Before we get into our case, here is a very brief history of the RFRA and how it has changed over time, both in district courts and the Supreme Court (if you are well versed in the case studies handling the RFRA, feel free to jump to the “Facts” section).  

First, let’s examine Sherbert v. Verner; the government denied a claimant unemployment compensation benefits for failure to accept available work because she had declined to work on Saturdays for religious reasons. The Court reasoned that if a generally applicable law imposes a religious burden on an individual, that person could seek an exemption from the law unless the government can show that the burden was justified by a compelling government interest, which is a high standard to meet. From this case courts began applying “The Sherbert Test” which places a greater burden on the state to prove that they have a “compelling interest” that outweighs the interest of a citizen. A “compelling interest” test when dealing with the First Amendment takes into consideration public health and safety to justify restricting or infringing on a citizen’s religious free-exercise rights. 

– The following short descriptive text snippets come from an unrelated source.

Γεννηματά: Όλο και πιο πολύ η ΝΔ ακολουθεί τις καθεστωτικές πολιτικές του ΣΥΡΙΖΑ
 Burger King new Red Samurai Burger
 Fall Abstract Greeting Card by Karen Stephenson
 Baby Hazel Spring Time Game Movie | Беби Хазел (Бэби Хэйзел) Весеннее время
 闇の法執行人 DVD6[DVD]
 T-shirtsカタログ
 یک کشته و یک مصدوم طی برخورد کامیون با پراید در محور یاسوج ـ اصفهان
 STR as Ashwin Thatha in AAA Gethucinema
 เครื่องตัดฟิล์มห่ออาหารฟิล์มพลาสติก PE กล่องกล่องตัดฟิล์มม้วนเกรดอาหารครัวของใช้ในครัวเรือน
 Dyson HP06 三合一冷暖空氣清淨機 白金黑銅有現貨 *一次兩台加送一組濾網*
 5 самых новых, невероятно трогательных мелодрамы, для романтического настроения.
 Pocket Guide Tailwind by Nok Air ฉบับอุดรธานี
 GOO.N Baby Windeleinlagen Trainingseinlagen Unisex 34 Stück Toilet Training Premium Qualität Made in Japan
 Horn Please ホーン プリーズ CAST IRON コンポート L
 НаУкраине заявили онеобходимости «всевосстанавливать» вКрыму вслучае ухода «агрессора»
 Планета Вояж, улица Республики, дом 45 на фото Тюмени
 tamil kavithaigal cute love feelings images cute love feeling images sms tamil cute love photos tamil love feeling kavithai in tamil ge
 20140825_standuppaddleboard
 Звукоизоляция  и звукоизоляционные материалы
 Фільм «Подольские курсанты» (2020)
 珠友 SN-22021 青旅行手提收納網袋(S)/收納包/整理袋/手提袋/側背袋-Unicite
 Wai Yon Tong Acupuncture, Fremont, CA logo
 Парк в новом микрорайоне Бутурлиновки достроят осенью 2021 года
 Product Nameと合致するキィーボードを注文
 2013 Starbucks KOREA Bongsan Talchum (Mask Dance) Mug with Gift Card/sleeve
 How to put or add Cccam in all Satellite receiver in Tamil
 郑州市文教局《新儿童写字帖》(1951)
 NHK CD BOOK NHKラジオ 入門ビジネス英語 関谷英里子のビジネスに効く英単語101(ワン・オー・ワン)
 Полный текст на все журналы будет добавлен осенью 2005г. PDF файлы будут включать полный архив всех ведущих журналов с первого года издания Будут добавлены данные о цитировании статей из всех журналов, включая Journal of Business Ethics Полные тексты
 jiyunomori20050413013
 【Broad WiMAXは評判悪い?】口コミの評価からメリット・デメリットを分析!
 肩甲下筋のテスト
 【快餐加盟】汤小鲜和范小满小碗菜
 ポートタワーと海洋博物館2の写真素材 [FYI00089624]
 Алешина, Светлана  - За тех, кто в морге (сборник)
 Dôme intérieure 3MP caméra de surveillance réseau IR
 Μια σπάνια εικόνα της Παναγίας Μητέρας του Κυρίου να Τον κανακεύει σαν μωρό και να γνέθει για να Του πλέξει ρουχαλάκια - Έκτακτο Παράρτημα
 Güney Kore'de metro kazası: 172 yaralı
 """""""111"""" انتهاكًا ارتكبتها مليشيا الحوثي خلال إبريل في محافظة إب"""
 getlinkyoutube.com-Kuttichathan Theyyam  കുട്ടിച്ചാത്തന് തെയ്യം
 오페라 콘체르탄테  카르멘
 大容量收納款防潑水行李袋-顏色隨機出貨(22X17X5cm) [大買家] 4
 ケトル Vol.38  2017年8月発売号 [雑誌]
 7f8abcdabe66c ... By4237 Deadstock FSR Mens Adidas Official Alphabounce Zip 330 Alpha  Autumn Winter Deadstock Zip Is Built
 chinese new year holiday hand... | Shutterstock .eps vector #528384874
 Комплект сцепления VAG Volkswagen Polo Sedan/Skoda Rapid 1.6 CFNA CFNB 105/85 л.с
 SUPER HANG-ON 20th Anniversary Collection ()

The Court, however, changed this framework in Employment Division v. Smith, when it held that the free exercise clause does not exempt individuals from following generally applicable laws and does not require the government to show a compelling interest in applying laws to a particular individual. In Smith, two members of the Native American Church were denied unemployment benefits after they were fired for ingesting peyote as part of a religious ceremony. The Court held that religious exemptions from generally applicable laws should come from the legislative process. Nonetheless, even after Smith, the Supreme Court still requires the application of the compelling interest test in free exercise cases involving government action that intentionally (rather than incidentally) burdens religious exercise and in cases involving religious exemptions in programs that allow for individualized assessments.  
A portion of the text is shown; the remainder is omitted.